Friday, September 9, 2016

2013 Antigal Winery & Estates UNO Malbec: Dark & Brooding

 "Malbec should express place, not the grape.”
--Jose Zuccardi of Familia Zuccardi

Malbec is the signature red grape of Argentina, and the grape which has brought much fame to the region. Known by numerous other names, such as Auxerrois, Côt Noir and Pressac, Malbec was first introduced into Argentina in the mid-19th century, prior to phyollexera. The cuttings came from the Bordeaux region of France, not Cahors, the French region most known for its Malbec. Argentina possesses plenty of old vines of Malbec, including some over 100 years old. It is currently their most planted grape, and there are about 22 recognized clones of Malbec.

Malbec can often be characterized as having an intense dark color, aromas and flavors of cherry, plum and strawberry, and soft tannins. However, Malbec is not a singular grape, and can express itself in many different profiles, especially due to terroir. Malbec has the potential to age well, and pairs well with meats, pastas, pizza, and other foods. Until the early 1990s, Argentina mainly used Malbec as a blending grape, but then they began creating single varietal wines, discovering its great potential. Numerous low cost Malbec wines started to get exported and wine consumers embraced them, helping to put Argentina on the international wine map.

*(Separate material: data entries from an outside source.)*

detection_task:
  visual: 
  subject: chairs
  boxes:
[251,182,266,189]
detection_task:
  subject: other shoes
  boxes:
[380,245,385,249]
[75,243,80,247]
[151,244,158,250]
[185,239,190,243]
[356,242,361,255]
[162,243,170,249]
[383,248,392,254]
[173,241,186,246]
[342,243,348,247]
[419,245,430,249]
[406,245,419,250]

Wineries have started to concentrate on terroir, a sense of place, in producing their Malbecs. They have found that Malbec presents many different expressions dependent upon the terroir. Some wineries, like Altos Las Hormigas, feel the soil is the most important element of Malbec terroir while others, like Bodega Catena Zapata, feel that altitude is the key. Experimentation and research continue into this issue, and it is the future of the wines of Argentina. Though you will continue to find inexpensive Malbec wines, you will begin to see more and more higher-end Malbecs, those indicative of terroir.

The Antigal Winery & Estates is located in Russell, Maipú, the site of a historic winery that dates back to 1897. Founded by the Peiro family, they bought vineyards in the Tupungato region of the Uco Valley. Antigal possesses a state-of-the-art facility, with a gravity-flow platform system and the capacity to produce 1.2 million liters of wine. The winery has both stainless steel tanks and concrete vats, the the concrete specifically designed for fermenting small amounts of wine so they can concentrate on specific representations of their grapes.

I received a media sample of the 2013 Antigal Uno Malbec ($18), which is produced from 100% Malbec, has a 13.9% ABV, and spent 8-10 months in French and American oak. This was a dark and brooding wine, an elegantly muscular wine that yearns to join a hearty steak, grilled meats or even a hearty pasta dish. With a dark red color, the nose presents pleasing black fruit aromas, accented by mild spice and herbal notes. On the palate, it is big and bold, yet the velvety tannins are well integrated. There are rich and juicy flavors of ripe plum and blackberry with intriguing hints of spice and savory herbs. This isn't a simple and easy drinking Malbec but rather one with more import, a Malbec intended for food pairing. It is delicious, complex and reasonably priced for its quality.

There's still time for some backyard grilling, and the 2013 Antigal Uno Malbec would serve you well.